Computational problems and resources are understood in their most general - interactive sense. They are formalized as games played by a machine against its environment, and computability means existence of a machine that wins the game against any possible behavior by the environment. Defining what such game-playing machines mean, computability logic provides a generalization of the Church-Turing Thesis to the interactive level.

The classical concept of truth turns out to be a special,
zero-interactivity-degree case of computability. This makes classical logic a special fragment of computability logic. Being a Conservative Extension of the former, computability logic is, at the same time, by an order of magnitude more expressive, constructive and computationally meaningful. Providing a systematic answer to the fundamental question "what (and how) can be computed?", it has a wide range of potential application areas. Those include constructive applied theories, knowledge base systems, systems for planning and action.

Besides classical logic, Linear Logic (understood in a relaxed sense) and Intuitionistic Logic also turn out to be natural fragments of computability logic.
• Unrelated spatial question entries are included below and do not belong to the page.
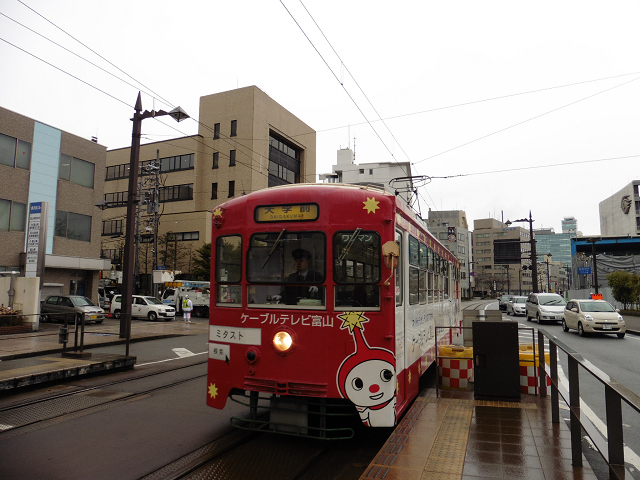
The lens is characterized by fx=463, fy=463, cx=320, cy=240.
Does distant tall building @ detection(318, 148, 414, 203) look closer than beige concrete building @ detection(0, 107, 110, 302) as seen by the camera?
No

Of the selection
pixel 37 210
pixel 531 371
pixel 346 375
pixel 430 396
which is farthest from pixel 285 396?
pixel 37 210

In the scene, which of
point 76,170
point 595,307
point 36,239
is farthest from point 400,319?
point 76,170

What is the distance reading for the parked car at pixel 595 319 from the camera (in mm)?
17453

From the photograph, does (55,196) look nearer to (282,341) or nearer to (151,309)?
(151,309)

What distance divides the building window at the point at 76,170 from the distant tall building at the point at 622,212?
72020 millimetres

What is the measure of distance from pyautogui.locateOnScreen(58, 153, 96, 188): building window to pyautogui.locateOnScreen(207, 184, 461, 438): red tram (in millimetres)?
25914

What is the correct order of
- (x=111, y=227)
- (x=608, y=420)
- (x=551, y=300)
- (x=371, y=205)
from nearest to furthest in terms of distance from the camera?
(x=608, y=420), (x=371, y=205), (x=551, y=300), (x=111, y=227)

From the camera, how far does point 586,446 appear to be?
18.0 ft

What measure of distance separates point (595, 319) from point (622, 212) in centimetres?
6747

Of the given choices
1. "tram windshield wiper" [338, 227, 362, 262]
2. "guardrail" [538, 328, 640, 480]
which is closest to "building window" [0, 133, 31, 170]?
"tram windshield wiper" [338, 227, 362, 262]

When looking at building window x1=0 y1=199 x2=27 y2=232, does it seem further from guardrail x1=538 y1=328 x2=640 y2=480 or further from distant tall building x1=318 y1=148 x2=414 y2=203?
distant tall building x1=318 y1=148 x2=414 y2=203

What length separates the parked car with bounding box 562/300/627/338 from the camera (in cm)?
1745

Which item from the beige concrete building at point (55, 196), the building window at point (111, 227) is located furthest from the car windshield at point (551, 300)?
the building window at point (111, 227)

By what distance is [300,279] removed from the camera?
5375 millimetres
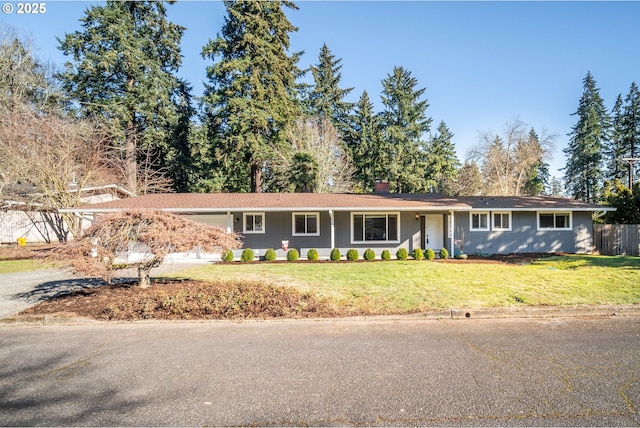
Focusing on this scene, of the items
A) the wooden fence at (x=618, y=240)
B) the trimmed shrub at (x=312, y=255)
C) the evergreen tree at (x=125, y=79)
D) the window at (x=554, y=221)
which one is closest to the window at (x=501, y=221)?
the window at (x=554, y=221)

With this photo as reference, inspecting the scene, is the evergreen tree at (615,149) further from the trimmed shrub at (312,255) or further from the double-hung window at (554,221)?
the trimmed shrub at (312,255)

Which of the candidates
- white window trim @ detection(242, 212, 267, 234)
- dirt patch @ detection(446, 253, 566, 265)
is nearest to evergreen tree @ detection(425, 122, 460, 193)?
dirt patch @ detection(446, 253, 566, 265)

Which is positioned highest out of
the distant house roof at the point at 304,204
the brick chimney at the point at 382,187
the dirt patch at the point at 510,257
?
the brick chimney at the point at 382,187

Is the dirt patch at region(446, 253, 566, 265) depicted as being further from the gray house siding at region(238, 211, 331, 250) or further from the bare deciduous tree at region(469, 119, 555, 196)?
the bare deciduous tree at region(469, 119, 555, 196)

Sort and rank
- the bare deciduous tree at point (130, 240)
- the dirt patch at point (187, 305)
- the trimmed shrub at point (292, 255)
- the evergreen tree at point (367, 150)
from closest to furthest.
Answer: the dirt patch at point (187, 305), the bare deciduous tree at point (130, 240), the trimmed shrub at point (292, 255), the evergreen tree at point (367, 150)

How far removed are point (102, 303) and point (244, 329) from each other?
3.34 metres

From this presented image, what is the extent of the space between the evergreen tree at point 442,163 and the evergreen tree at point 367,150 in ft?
18.4

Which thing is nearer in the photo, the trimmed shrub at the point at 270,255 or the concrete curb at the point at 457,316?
the concrete curb at the point at 457,316

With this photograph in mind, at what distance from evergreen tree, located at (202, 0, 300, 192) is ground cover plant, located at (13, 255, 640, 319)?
17.2 m

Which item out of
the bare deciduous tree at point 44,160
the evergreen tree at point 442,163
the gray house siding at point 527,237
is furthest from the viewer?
the evergreen tree at point 442,163

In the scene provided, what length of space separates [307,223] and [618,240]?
51.4 feet

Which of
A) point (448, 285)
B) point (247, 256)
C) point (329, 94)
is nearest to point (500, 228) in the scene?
point (448, 285)

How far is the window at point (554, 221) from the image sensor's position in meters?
17.5

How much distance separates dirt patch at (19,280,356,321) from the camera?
634 centimetres
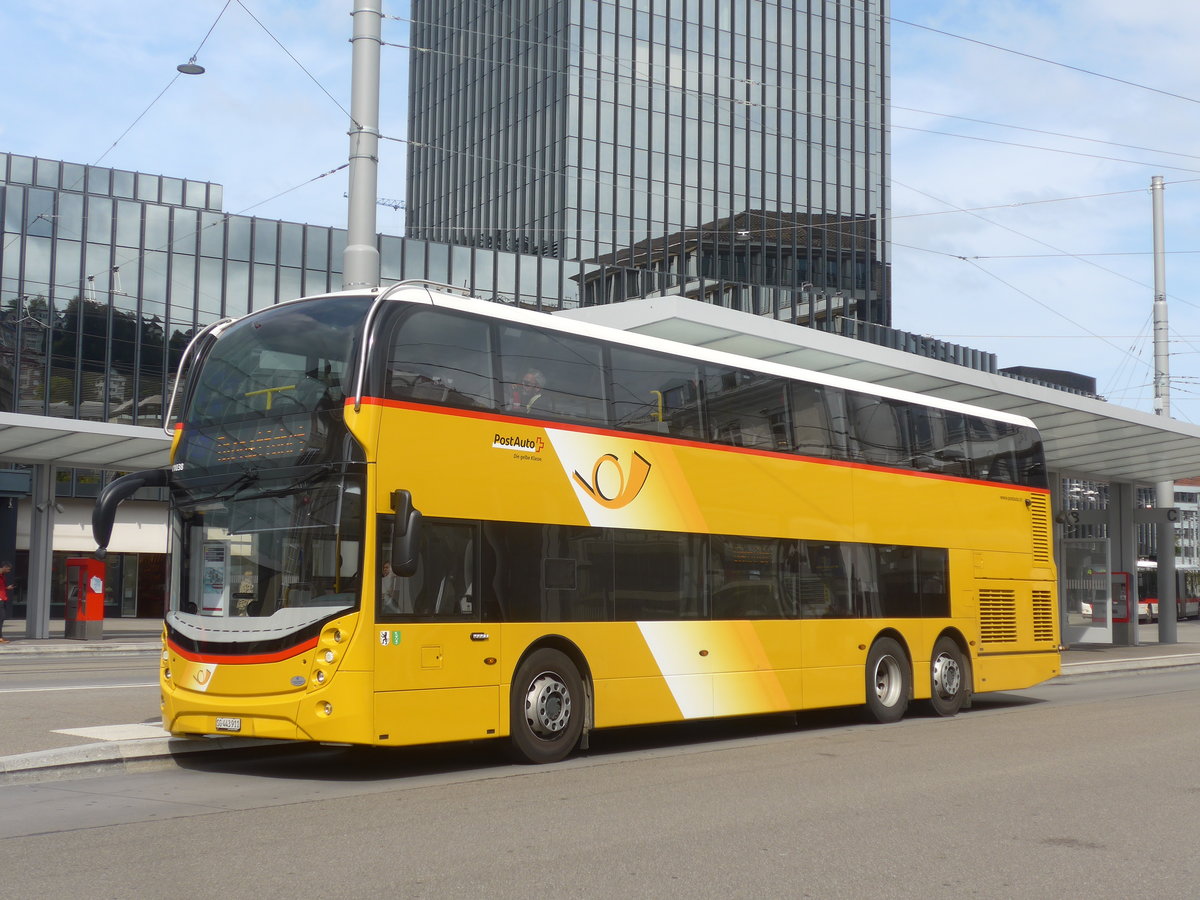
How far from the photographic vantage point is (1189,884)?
6.52 meters

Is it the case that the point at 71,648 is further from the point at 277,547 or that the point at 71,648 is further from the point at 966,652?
the point at 277,547

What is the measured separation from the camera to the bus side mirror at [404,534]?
9.41m

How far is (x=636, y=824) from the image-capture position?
312 inches

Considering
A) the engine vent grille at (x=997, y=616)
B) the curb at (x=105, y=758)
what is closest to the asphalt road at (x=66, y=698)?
the curb at (x=105, y=758)

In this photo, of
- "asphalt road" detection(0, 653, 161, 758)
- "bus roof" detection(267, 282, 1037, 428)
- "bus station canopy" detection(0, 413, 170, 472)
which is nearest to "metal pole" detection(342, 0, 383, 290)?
"bus roof" detection(267, 282, 1037, 428)

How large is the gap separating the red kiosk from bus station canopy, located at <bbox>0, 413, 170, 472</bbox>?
8.86ft

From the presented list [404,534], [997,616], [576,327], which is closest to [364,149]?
[576,327]

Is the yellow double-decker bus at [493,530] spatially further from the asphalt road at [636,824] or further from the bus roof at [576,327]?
the asphalt road at [636,824]

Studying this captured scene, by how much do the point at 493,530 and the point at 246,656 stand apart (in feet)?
7.10

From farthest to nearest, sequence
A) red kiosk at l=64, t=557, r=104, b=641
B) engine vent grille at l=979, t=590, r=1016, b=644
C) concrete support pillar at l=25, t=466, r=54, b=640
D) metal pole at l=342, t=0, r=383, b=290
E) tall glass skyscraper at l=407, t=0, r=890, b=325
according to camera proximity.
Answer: tall glass skyscraper at l=407, t=0, r=890, b=325 < red kiosk at l=64, t=557, r=104, b=641 < concrete support pillar at l=25, t=466, r=54, b=640 < engine vent grille at l=979, t=590, r=1016, b=644 < metal pole at l=342, t=0, r=383, b=290

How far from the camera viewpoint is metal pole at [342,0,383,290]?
13398 mm

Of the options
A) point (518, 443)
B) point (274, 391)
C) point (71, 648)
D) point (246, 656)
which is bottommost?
point (71, 648)

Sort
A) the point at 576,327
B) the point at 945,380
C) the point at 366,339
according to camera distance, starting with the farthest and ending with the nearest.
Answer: the point at 945,380 < the point at 576,327 < the point at 366,339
Hence meaningful concepts of "intuitionistic truth" and "linear-logic truth" can be derived from the semantics of computability logic.

Being semantically constructed, as yet computability logic does not have a fully developed proof theory. Finding deductive systems for various fragments of it and exploring their syntactic properties is an area of ongoing research.


REFERENCE


  • G. Japaridze, ''Introduction to computability logic''. Annals of Pure and Applied Logic 123 (2003), pages 1-99.